-- Directions for this task --
Among the entries below, find each line with "true" and show it.

Extracted data entries

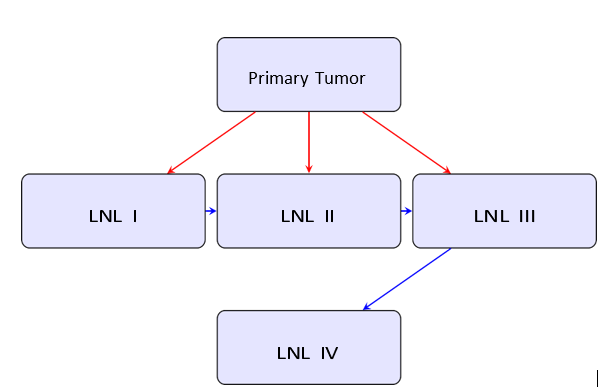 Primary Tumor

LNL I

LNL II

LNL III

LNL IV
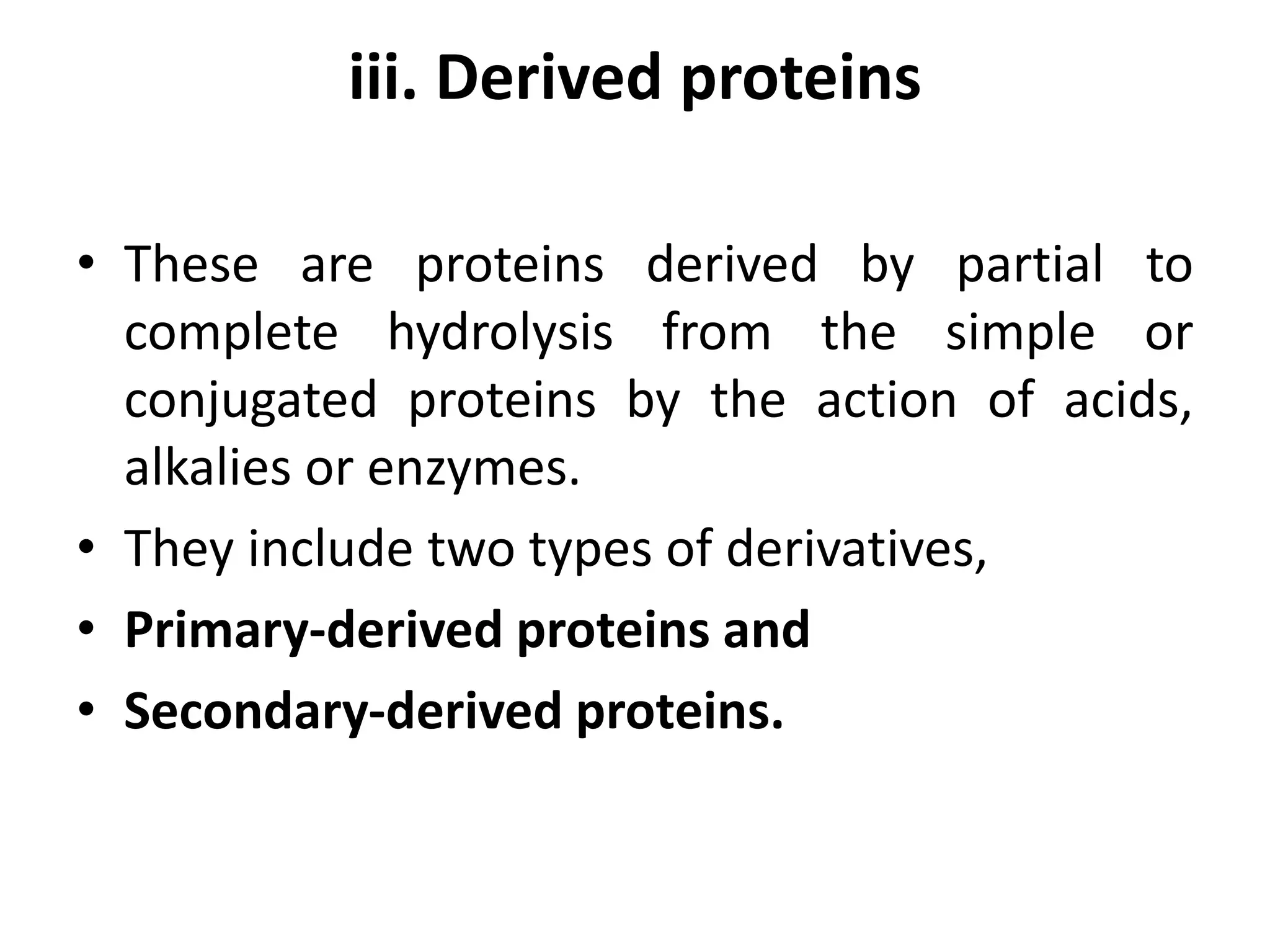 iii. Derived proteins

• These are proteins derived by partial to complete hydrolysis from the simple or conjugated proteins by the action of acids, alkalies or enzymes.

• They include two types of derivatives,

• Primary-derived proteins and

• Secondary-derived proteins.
---
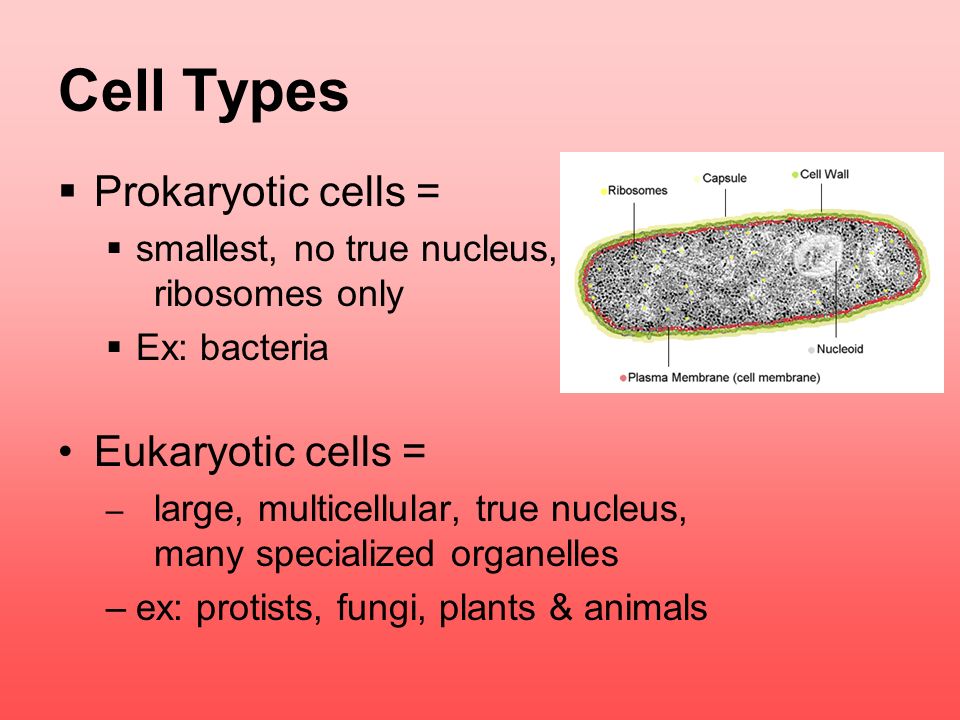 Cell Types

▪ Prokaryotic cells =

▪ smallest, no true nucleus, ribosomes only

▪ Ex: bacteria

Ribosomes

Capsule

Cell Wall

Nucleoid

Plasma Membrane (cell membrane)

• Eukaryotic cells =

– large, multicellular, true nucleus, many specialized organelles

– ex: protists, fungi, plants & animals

-- Answer to the problem --
▪ smallest, no true nucleus, ribosomes only
– large, multicellular, true nucleus, many specialized organelles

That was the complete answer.